+++ Material provided
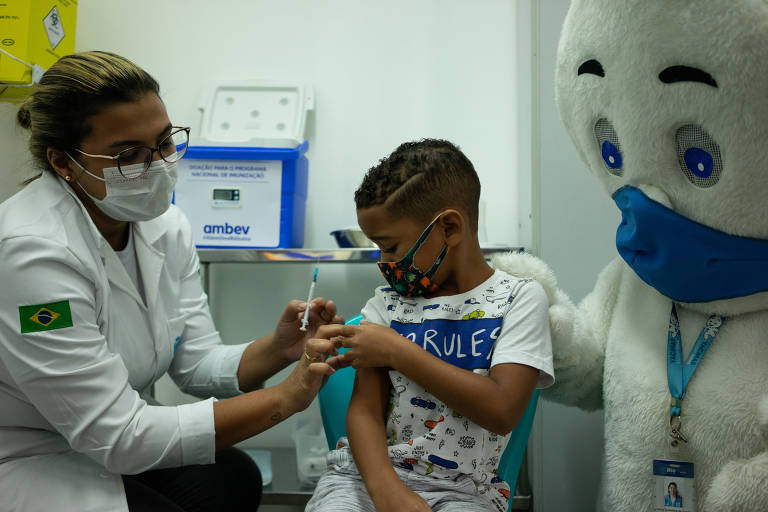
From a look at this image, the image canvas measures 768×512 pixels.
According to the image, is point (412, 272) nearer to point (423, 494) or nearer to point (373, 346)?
point (373, 346)

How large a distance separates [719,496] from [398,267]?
669 millimetres

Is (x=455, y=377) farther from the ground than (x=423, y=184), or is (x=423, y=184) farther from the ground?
(x=423, y=184)

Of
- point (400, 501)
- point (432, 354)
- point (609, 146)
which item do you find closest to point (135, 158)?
point (432, 354)

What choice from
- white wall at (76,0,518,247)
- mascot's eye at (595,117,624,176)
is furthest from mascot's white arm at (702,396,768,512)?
white wall at (76,0,518,247)

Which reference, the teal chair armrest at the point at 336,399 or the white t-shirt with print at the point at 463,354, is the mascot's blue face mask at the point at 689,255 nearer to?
the white t-shirt with print at the point at 463,354

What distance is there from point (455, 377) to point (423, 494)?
0.22 m

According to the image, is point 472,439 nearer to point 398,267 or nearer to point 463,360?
point 463,360

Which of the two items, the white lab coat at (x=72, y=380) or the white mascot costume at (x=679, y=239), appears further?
the white lab coat at (x=72, y=380)

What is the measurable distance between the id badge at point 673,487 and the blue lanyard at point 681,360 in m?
0.09

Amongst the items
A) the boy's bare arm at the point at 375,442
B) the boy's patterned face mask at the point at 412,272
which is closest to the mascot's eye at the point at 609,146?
the boy's patterned face mask at the point at 412,272

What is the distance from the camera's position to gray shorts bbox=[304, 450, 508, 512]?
1.04 metres

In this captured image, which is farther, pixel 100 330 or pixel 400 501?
pixel 100 330

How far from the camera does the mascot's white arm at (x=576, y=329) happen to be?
124 cm

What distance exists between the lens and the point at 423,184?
3.83 feet
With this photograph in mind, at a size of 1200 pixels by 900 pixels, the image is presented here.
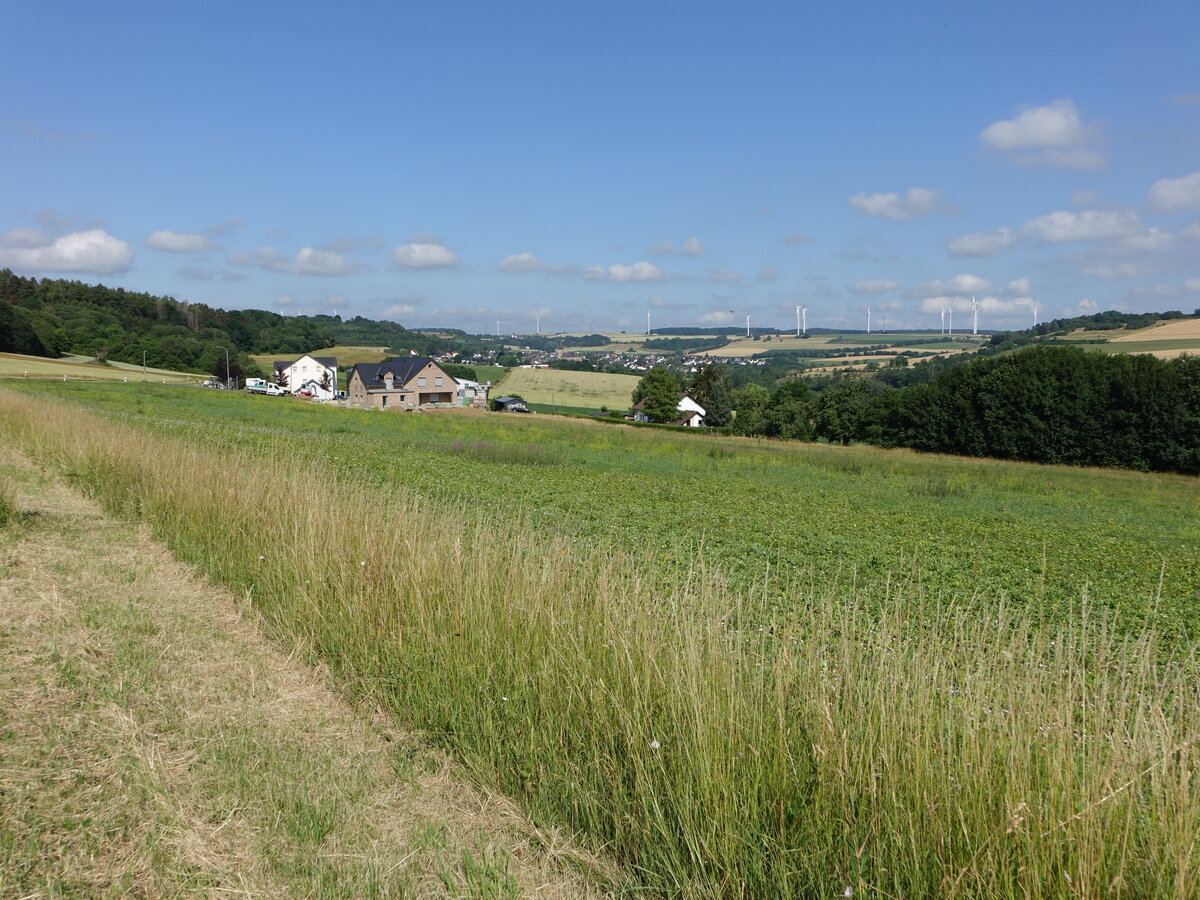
++++++
*Aim of the task:* Reproduce the lines from the one containing "Which of the" through the end of the items, swapping "distance" for "separation" and leaving everything else unchanged. Omit the pictures from the answer.

*Answer for this exercise:*
Which of the two items, the white lab coat at (x=72, y=380) or the white mascot costume at (x=679, y=239), appears further?
the white lab coat at (x=72, y=380)

What is the measurable separation between the id badge at point 673,487 and the blue lanyard at point 681,360 in m?
0.09

Amongst the items
A) the boy's bare arm at the point at 375,442
B) the boy's patterned face mask at the point at 412,272
which is closest to the mascot's eye at the point at 609,146?
the boy's patterned face mask at the point at 412,272

What is the separation from the camera's position to gray shorts bbox=[304, 450, 508, 512]?
1.04 metres

In this captured image, which is farther, pixel 100 330 or pixel 400 501?
pixel 100 330

How far from the camera does the mascot's white arm at (x=576, y=329) happen to be?
124 cm

What separation exists between the lens and the point at 423,184?
3.83 feet
With this photograph in mind, at a size of 1200 pixels by 900 pixels, the image is presented here.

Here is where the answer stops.